SOURCE DOCUMENT.
--------------------------------

Prime Minister Harper’s advice on December 4, 2008, that the Governor General should prorogue Parliament appeared to many to be aimed at avoiding an imminent vote of confidence in the House of Commons. As you know, the confidence of the House of Commons is literally the licence to govern in Canada. The Prime Minister’s advice on December 30, 2009, that the Governor General should prorogue Parliament appeared to be aimed at avoiding the scrutiny of a House of Commons committee looking into the treatment of Afghan detainees.
Constitutionally, this controversy raises the issue of whether any--any--discretionary power at all is reserved to the Governor General in exercising the power to prorogue Parliament.
In Canada's system of parliamentary government as it's evolved over about 150 years, constitutional convention requires that the Governor General normally exercise the legal powers vested in the crown on the advice of ministers responsible to the House of Commons to achieve a responsible government.
However, there's a strong case for holding that in certain exceptional circumstances the Governor General, as a representative of the crown, must hold in reserve a discretionary power to refuse a Prime Minister's advice.
The principle governing the use of such a reserve power of the crown would be that its use--a discretionary decision of the Governor General--is necessary to prevent the undermining of responsible parliamentary government. That's the key to when it's proper for the Governor General to decline to follow the advice of a Prime Minister.
In the case of prorogation, one can conjure up a situation in which a Prime Minister facing defeat in the House of Commons advises the Governor General to prorogue Parliament, not for a few weeks as was done on December 4, 2008, but for an indefinite period of time: “Your Excellency, just prorogue Parliament, and when I'm damned ready for it, you can bring it back, and I'm not saying when that will be.” Now, if the Governor General had no discretion--none--and had to always do what the Prime Minister advised, then, I think, given that possible situation, parliamentary democracy would be in great jeopardy, if that advice had to be followed.

--------------------------------

PROVIDED RECORDS.
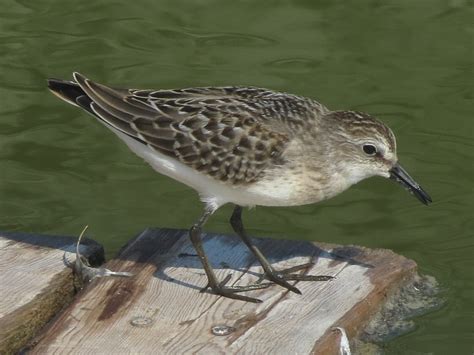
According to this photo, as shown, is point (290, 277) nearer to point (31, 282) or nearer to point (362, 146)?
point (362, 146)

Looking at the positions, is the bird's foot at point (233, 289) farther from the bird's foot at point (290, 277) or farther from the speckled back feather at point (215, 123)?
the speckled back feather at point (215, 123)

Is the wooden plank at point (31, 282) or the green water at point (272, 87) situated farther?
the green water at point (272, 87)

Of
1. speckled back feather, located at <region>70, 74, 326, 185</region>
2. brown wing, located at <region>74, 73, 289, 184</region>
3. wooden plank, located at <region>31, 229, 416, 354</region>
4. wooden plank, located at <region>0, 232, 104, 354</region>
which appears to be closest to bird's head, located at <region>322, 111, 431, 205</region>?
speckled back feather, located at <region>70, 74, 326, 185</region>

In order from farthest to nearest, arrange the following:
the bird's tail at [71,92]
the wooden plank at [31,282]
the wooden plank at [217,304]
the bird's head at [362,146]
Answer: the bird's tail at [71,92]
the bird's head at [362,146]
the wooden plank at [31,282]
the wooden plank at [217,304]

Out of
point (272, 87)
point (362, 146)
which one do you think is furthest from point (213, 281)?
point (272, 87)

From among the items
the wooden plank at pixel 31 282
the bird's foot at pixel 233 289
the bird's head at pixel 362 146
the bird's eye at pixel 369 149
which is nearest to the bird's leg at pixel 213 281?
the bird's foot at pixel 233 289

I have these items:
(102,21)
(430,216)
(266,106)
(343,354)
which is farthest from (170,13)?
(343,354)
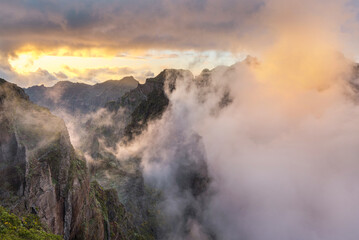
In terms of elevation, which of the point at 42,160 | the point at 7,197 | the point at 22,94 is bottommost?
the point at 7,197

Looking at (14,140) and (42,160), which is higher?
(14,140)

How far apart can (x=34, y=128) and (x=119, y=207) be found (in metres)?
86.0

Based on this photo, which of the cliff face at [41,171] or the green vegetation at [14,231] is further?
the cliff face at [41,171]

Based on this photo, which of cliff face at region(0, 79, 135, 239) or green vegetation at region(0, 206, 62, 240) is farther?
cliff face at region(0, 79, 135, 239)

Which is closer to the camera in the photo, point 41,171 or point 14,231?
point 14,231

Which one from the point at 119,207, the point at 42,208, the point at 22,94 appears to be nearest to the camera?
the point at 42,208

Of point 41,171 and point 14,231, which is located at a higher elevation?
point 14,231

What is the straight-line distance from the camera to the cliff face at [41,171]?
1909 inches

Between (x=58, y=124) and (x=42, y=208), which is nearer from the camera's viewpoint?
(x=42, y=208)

--------------------------------

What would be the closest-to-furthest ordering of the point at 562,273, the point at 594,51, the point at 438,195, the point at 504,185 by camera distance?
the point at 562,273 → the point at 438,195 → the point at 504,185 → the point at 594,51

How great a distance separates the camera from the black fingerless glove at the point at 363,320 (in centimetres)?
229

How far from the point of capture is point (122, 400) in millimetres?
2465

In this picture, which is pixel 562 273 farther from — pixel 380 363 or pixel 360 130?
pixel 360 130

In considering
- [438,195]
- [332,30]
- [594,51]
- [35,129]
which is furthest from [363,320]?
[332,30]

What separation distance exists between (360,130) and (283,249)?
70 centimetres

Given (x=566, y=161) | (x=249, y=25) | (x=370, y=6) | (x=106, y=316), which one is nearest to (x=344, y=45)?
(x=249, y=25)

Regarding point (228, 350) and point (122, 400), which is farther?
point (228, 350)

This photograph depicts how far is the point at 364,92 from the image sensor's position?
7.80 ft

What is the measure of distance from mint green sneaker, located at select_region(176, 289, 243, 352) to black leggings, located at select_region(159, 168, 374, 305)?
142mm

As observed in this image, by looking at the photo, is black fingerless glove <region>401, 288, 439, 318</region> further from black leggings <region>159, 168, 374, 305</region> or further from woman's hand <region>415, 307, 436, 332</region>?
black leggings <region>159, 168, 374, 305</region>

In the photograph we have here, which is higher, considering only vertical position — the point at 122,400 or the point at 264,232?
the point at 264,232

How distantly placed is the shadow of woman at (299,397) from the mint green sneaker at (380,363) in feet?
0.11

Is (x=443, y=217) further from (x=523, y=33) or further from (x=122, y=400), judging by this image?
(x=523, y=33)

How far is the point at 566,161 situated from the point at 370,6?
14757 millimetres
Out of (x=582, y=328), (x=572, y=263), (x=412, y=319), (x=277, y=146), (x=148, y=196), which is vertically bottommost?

--------------------------------

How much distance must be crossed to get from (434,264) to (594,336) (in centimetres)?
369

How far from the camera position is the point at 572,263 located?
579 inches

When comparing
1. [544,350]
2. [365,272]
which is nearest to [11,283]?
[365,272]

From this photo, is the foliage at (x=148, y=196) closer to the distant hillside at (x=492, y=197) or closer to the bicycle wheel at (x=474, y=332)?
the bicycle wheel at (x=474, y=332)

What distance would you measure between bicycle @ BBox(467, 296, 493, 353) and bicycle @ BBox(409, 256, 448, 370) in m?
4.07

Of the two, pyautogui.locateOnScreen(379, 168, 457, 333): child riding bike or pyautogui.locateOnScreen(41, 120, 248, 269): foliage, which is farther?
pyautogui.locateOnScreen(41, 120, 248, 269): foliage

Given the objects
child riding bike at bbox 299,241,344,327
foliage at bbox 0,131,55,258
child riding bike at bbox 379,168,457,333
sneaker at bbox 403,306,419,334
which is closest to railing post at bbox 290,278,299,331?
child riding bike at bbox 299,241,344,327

--------------------------------

GIVEN TASK. In the passage on proroguing Parliament, why does the speaker argue that the Governor General must keep a reserve power to refuse a Prime Minister's advice? Answer in one to three sentences.

SOLUTION TO THIS EXERCISE. Using that power must be necessary to prevent the undermining of responsible parliamentary government. If the Governor General always had to follow the Prime Minister's advice, a Prime Minister facing defeat in the House of Commons could have Parliament prorogued indefinitely. That would put parliamentary democracy in great jeopardy.